▸ **Textauszug**:
====
C-Techniken: Collaboration befindet sich noch immer in den Startlöchern
Sicherheitslücken sind der Flaschenhals beim Produktdatenaustausch im Web

Unternehmen haben Standorte, Lieferanten und Kunden in aller Welt. Aber um standortübergreifend arbeiten zu können, bietet das Internet zwar eine Grundlage. Doch es hapert ziemlich, wenn es um die Übertragung vertraulicher Produktdaten geht.

Von unserem Redaktionsmitglied Norbert Berger – norbert.berger@konradin.de

Die Amerikaner haben Erstaunliches vollbracht: 1969 landeten sie auf dem Mond, ohne ein CAD-System einsetzten zu können. Allein mit Zeichenbrett und Bleistift waren sie in der Lage, das Landefahrzeug „Eagle“ zu konstruieren und voll funktionsfähig auf den Erdtrabanten zu bringen. Rund 30 Jahre später gibt es zwar leistungsfähige CAD-Systeme, doch mit deren Hilfe konnte das Verschwinden des mobilen Roboters Pathfinder auf dem Mars nicht verhindert werden.
====
▸ **Die Daten**:
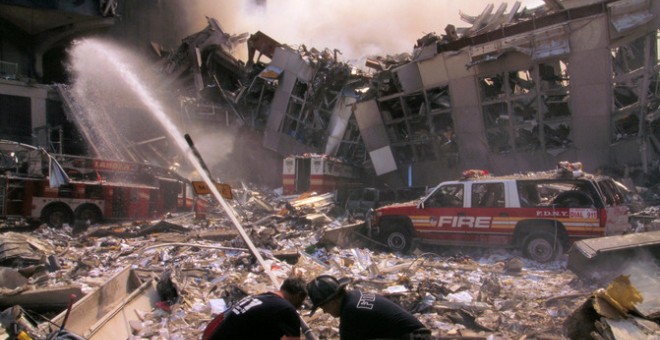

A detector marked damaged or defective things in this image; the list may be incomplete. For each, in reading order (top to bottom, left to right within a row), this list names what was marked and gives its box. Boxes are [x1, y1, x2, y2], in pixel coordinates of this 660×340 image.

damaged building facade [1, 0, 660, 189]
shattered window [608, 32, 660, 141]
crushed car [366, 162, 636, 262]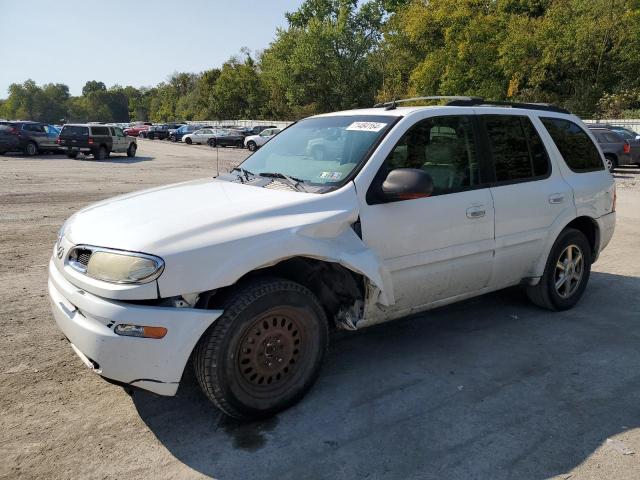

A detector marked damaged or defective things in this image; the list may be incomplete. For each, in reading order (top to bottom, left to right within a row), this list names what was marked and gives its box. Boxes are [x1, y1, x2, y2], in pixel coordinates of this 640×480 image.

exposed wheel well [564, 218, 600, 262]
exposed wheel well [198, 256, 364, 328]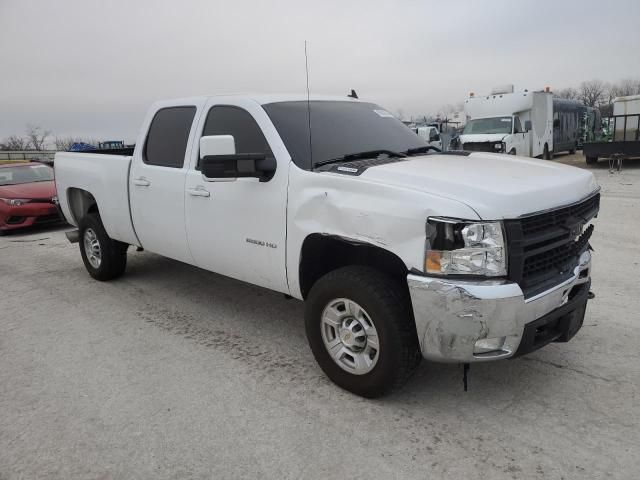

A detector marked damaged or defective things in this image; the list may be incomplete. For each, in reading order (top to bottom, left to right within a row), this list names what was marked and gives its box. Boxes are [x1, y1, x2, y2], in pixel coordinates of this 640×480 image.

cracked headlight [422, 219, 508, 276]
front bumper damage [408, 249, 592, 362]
====
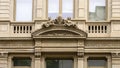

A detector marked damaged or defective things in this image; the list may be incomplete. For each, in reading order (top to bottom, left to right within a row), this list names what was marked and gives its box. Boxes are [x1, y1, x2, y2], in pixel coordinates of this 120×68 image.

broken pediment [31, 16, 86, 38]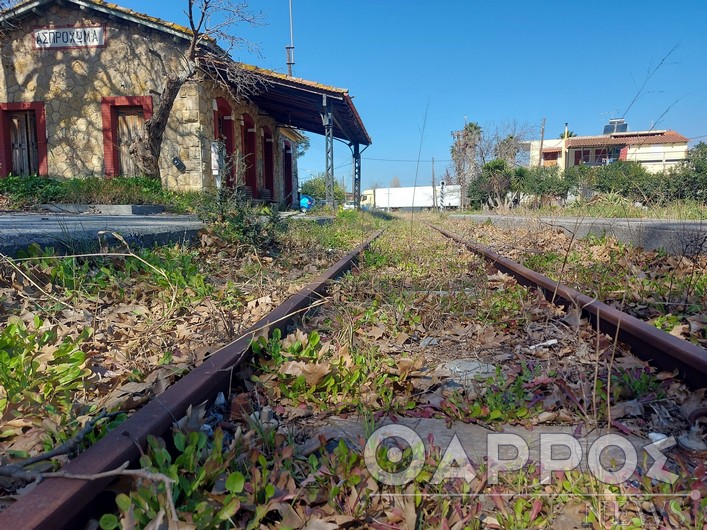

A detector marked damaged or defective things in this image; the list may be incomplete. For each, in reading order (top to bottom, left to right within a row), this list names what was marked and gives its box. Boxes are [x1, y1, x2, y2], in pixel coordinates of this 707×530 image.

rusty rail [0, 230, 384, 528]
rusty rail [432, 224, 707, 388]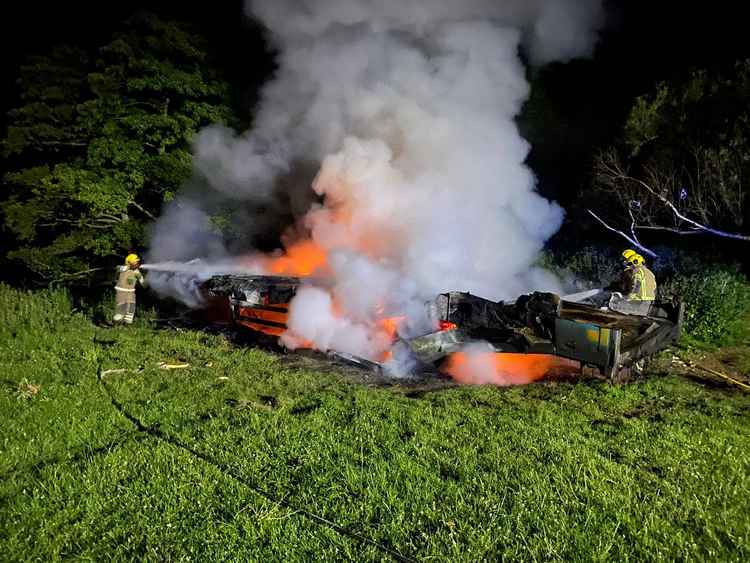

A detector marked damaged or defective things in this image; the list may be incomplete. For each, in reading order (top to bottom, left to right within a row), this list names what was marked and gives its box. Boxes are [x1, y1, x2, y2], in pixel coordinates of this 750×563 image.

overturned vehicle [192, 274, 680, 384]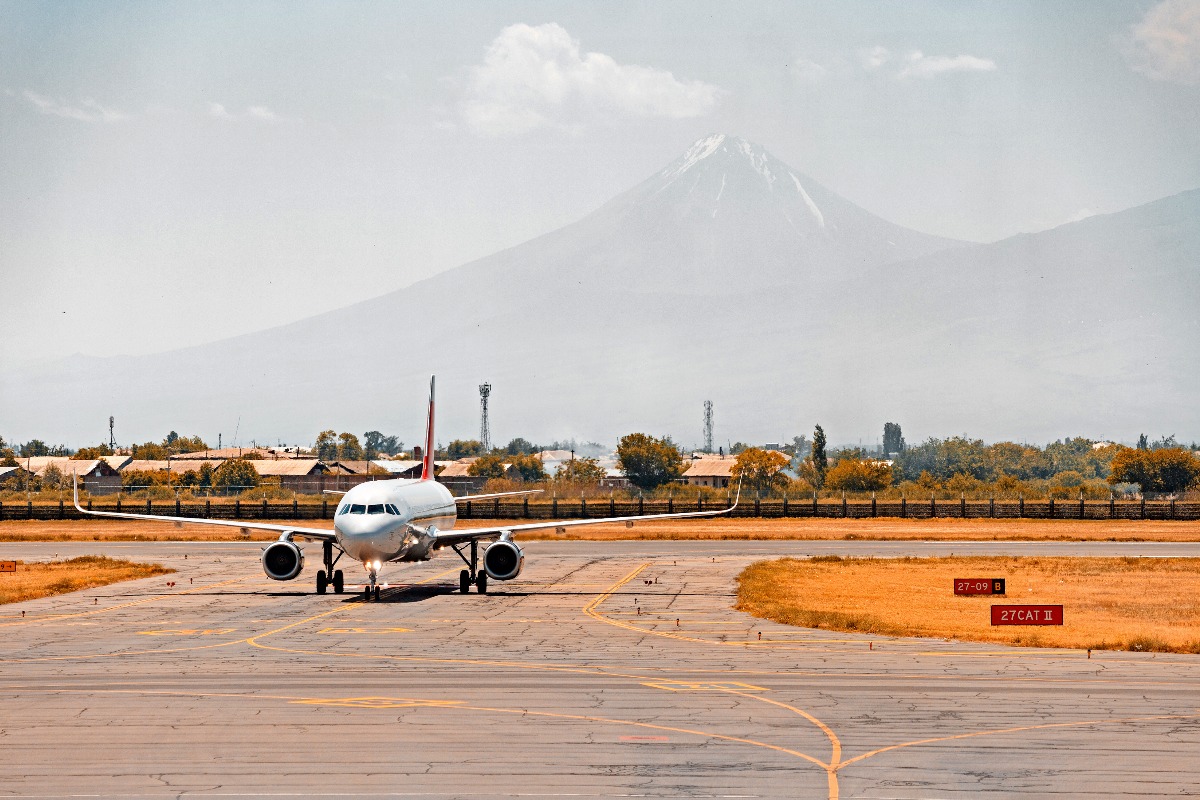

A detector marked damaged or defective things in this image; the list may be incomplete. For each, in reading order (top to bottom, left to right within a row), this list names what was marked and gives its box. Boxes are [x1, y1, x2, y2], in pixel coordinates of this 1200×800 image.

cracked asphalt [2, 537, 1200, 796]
====
▸ **Aufgabe im Detail**: Ersetze im Textauszug „Internet“ durch „Netz“ und gib den Abschnitt von „Unternehmen haben Standorte, Lieferanten“ bis einschließlich „vertraulicher Produktdaten geht.“ mit dieser Änderung wieder.

▸ **Gelöste Aufgabe**:
Unternehmen haben Standorte, Lieferanten und Kunden in aller Welt. Aber um standortübergreifend arbeiten zu können, bietet das Netz zwar eine Grundlage. Doch es hapert ziemlich, wenn es um die Übertragung vertraulicher Produktdaten geht.